## WHAT YOU WILL DO
When you restate the records, do so word for word and omit any picture they contain.

═════ MATERIAL FOR THIS TASK ═════

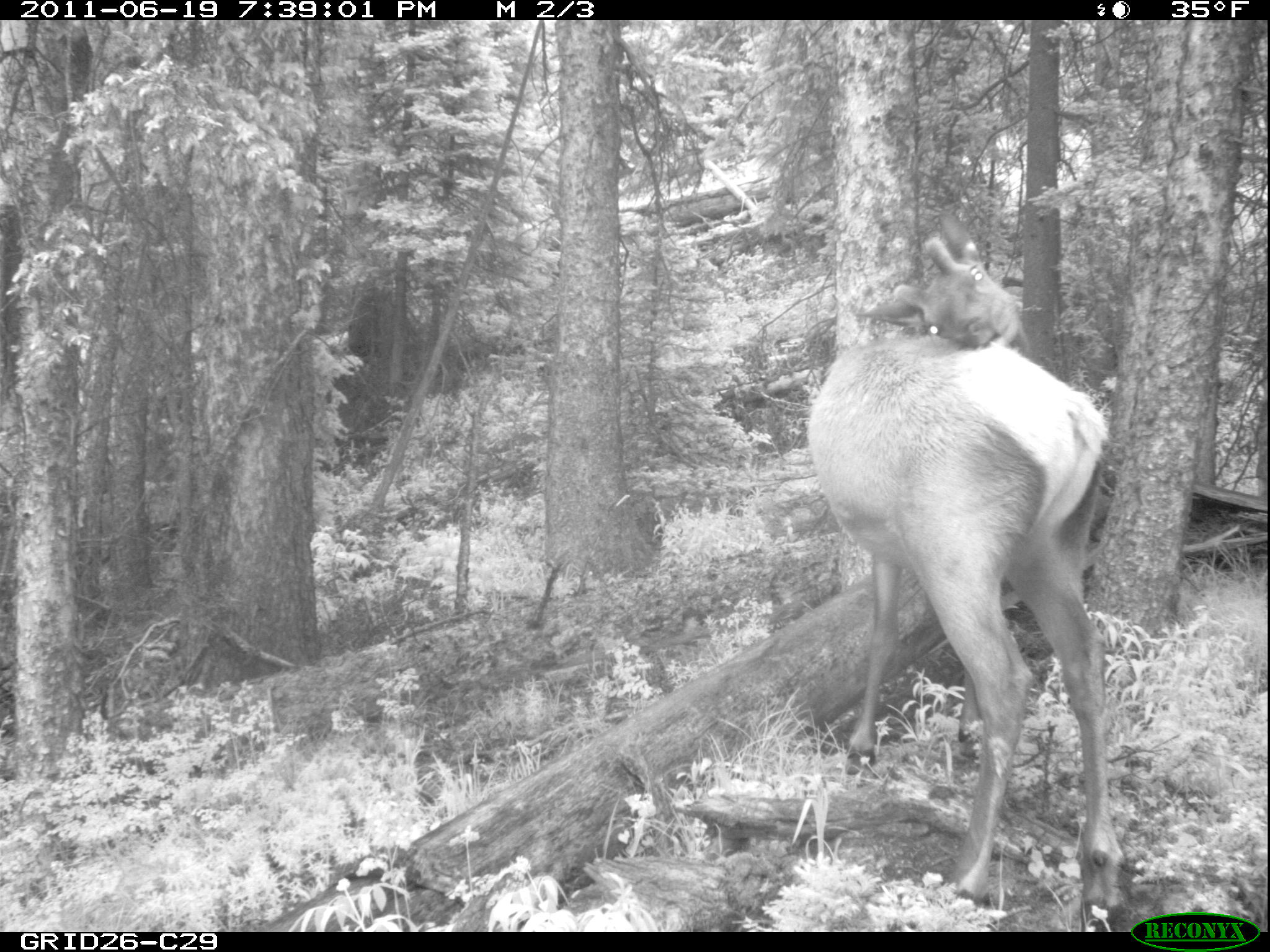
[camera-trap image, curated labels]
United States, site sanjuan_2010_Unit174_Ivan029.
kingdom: Animalia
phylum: Chordata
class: Mammalia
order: Artiodactyla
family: Cervidae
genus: Cervus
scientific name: Cervus elaphus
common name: red deer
Cervus elaphus (red deer).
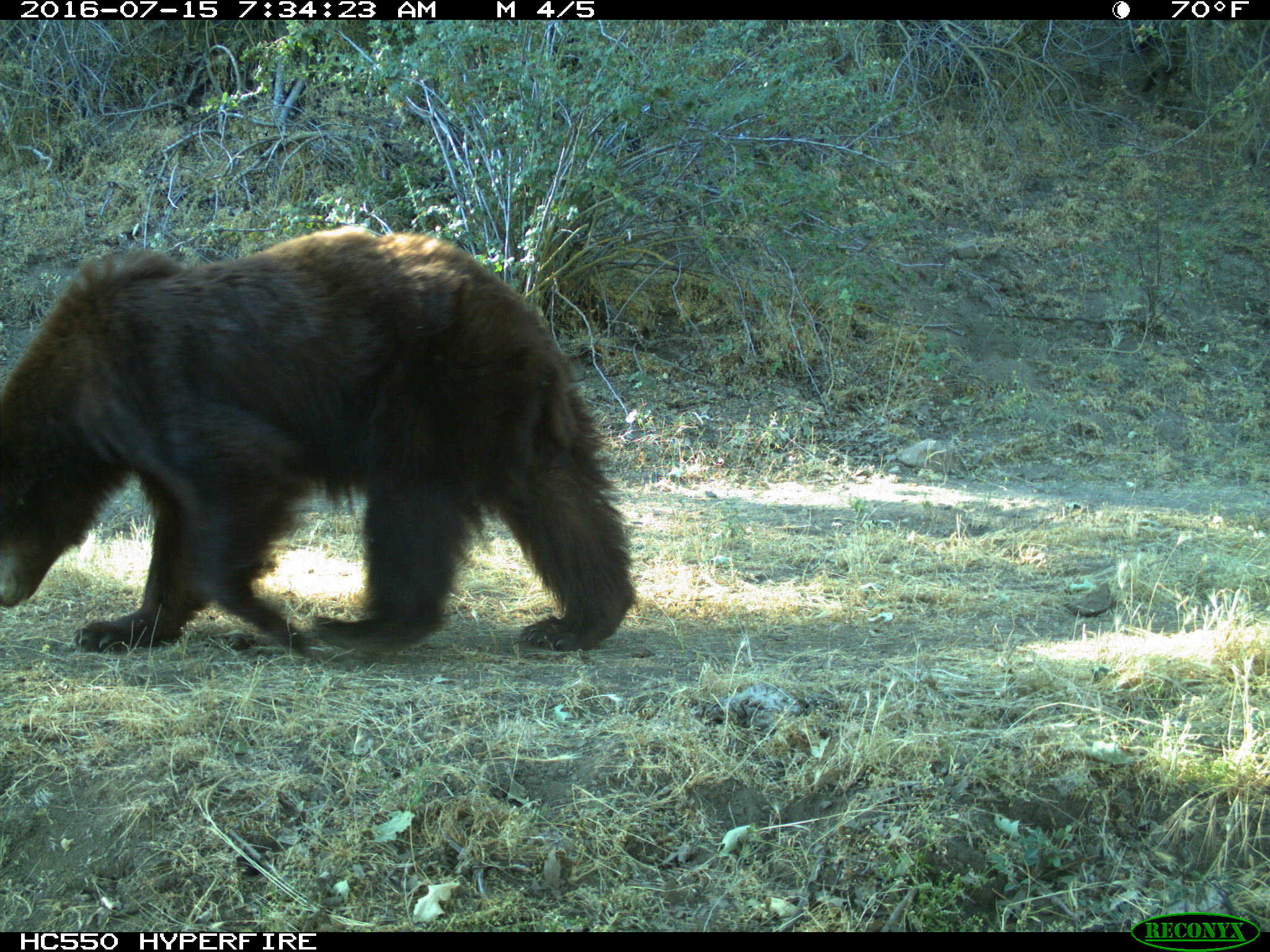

═════

## SOLUTION FOR THIS PROBLEM
[camera-trap image, curated labels]
United States, site sanjuan_2010_Unit174_Ivan029.
kingdom: Animalia
phylum: Chordata
class: Mammalia
order: Artiodactyla
family: Cervidae
genus: Cervus
scientific name: Cervus elaphus
common name: red deer
Cervus elaphus (red deer).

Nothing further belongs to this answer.